THE HEDGESCHOOLPROJECT

 The Hedgeschoolproject was developed by artist and educator Glenn Loughran, between 2006 - 12. Hedge schools first emerged in Ireland during the Cromwellian regime 1649 to 1653, and then as a response to the Penal Laws from 1723 to 1782 which were laws prohibiting Irish Catholics from taking part in the commercial or intellectual life of their country (McManus, 2004). Often described as people’s schools, Hedge Schools were subversively organized by priests and rural workers in barns and behind hedges throughout Ireland. When we consider the emergence of the hedge school movement we cannot deny the traumatic reality in which it developed, colonial politics made it necessary for such pedagogical movements to sustain cultural and economic survival. The Hedgeschoolproject was not an attempt to anthropologize those traumas, but rather to take from the name what traces of emancipatory affirmation are left open by the movement in its relation to the present. In this sense the Hedgeschoolproject is an attempt to re-signify the idea of the hedge school, as a unique moment of collective education, a name for future thinking rather than an ‘object’ of historiography.

 

Conceived as a series of concept schools, operating across multiple social and geographic contexts, each hedge school was used methodologically to contextualize the guiding principles of the inquiry.

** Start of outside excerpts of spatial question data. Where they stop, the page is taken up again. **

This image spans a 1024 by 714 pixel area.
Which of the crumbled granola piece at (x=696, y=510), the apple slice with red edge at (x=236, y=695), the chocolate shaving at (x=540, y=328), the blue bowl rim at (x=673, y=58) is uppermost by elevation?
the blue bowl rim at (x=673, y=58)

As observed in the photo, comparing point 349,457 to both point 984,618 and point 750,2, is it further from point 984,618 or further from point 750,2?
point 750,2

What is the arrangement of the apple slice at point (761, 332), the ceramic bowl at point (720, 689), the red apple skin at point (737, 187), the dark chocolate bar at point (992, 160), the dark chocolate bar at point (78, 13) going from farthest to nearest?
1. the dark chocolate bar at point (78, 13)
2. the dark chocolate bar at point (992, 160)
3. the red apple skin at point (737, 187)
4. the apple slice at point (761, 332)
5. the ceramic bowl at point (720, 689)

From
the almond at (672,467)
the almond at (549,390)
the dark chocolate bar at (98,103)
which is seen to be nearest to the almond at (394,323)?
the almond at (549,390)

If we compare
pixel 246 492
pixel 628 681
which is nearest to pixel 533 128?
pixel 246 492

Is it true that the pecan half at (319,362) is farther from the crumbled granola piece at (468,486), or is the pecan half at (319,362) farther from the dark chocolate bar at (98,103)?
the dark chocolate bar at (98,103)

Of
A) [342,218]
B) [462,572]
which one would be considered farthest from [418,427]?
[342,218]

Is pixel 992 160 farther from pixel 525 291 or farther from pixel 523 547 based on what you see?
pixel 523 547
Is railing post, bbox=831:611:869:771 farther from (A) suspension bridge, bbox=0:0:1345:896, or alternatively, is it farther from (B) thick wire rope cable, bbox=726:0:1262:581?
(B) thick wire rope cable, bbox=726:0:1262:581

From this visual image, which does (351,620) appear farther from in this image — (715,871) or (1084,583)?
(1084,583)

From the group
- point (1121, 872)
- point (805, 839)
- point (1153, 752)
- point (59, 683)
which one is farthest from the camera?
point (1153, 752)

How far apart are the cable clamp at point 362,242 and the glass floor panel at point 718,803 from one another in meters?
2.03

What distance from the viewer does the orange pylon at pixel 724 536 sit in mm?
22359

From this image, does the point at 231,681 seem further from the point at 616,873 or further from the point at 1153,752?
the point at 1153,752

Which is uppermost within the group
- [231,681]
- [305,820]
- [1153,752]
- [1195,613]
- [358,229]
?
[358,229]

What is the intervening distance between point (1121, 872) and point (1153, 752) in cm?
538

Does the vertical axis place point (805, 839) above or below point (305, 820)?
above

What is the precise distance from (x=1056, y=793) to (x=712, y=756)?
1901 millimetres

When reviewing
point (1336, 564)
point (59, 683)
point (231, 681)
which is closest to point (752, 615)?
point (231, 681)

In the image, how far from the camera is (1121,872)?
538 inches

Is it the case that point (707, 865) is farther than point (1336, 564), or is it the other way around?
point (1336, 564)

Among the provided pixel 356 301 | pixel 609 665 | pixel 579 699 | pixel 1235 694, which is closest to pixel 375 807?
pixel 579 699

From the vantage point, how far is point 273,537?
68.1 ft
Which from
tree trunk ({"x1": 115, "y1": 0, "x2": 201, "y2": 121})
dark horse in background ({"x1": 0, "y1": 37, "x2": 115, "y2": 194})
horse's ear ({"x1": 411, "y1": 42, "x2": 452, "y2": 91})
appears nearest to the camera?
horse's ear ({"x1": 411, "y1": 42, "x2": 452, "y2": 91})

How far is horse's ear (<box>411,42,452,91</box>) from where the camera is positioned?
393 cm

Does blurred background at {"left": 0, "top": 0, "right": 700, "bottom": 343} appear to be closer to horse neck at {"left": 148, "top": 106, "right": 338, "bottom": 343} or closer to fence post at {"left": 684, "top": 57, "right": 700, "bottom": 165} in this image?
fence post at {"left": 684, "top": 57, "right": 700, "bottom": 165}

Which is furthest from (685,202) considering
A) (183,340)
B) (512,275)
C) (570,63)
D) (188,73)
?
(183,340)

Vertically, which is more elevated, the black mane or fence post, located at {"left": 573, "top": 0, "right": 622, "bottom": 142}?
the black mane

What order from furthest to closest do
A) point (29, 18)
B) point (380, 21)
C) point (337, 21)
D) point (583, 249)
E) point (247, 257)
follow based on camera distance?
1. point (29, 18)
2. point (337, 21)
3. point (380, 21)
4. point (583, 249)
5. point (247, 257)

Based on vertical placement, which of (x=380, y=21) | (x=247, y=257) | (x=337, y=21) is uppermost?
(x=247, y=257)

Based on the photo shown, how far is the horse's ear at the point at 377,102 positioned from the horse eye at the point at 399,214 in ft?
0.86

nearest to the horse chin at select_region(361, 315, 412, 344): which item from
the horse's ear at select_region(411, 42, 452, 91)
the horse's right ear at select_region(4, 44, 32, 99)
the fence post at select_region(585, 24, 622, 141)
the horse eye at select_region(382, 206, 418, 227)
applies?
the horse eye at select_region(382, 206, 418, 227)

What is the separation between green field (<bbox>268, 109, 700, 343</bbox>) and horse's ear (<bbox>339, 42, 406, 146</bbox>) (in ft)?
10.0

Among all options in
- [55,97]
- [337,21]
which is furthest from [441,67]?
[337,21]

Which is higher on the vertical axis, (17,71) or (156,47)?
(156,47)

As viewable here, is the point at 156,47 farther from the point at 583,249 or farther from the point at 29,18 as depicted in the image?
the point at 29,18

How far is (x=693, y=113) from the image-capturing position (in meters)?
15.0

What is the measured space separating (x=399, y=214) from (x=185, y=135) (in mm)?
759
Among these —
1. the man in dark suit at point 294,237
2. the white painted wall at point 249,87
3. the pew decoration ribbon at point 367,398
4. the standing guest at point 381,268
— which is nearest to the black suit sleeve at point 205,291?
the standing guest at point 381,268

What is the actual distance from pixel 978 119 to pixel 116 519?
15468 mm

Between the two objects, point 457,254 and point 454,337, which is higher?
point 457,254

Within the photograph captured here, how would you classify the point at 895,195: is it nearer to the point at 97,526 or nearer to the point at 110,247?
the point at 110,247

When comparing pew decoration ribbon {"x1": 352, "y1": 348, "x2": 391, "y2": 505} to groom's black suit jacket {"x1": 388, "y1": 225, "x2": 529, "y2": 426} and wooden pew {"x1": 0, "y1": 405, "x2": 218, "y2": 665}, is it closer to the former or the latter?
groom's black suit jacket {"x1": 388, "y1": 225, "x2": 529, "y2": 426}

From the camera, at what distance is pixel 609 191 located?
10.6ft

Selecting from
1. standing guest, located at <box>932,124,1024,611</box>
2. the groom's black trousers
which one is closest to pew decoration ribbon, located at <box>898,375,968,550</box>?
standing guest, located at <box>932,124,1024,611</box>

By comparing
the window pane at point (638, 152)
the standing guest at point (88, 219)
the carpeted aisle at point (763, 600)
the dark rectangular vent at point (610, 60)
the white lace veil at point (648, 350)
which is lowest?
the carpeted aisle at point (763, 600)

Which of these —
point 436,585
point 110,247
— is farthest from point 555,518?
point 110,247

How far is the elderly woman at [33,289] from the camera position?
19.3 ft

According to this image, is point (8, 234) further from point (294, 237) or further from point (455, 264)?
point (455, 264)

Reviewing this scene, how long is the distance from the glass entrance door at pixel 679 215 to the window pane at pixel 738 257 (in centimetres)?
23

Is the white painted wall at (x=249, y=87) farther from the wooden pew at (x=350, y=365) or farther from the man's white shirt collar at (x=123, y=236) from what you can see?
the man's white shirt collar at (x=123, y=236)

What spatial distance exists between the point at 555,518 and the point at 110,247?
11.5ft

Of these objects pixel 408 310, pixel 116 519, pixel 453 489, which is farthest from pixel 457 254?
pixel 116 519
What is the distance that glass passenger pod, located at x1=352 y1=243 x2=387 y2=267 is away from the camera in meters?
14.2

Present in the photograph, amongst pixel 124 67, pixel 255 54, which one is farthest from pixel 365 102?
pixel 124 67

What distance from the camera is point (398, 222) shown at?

Within this context, each school construction was supported by the study of the historical Hedge school movement, its guiding principles (equality, emancipation) and the various ways that these principles could be revitalized in contemporary contexts where they remained immanent. Over a six-year period there were three iterations of the project and each iteration was between 1-2 years, from development to realisation. The first iteration The Eco House (2006)was developed with early school leavers in a rural context, out of straw bales, in a horse field. The second iteration, The Literacy House (2008), engaged with the Traveller community in N. Dublin, and finally in 2012, the third iteration of the project, The Precariat Academy was implemented at the Kaunas Textile Biennale in a freight container, with precarious workers from the surrounding sewing factories. Central to the Hedgeschoolproject was an exploration of education as an evental form, that is, education as a specific type of intervention.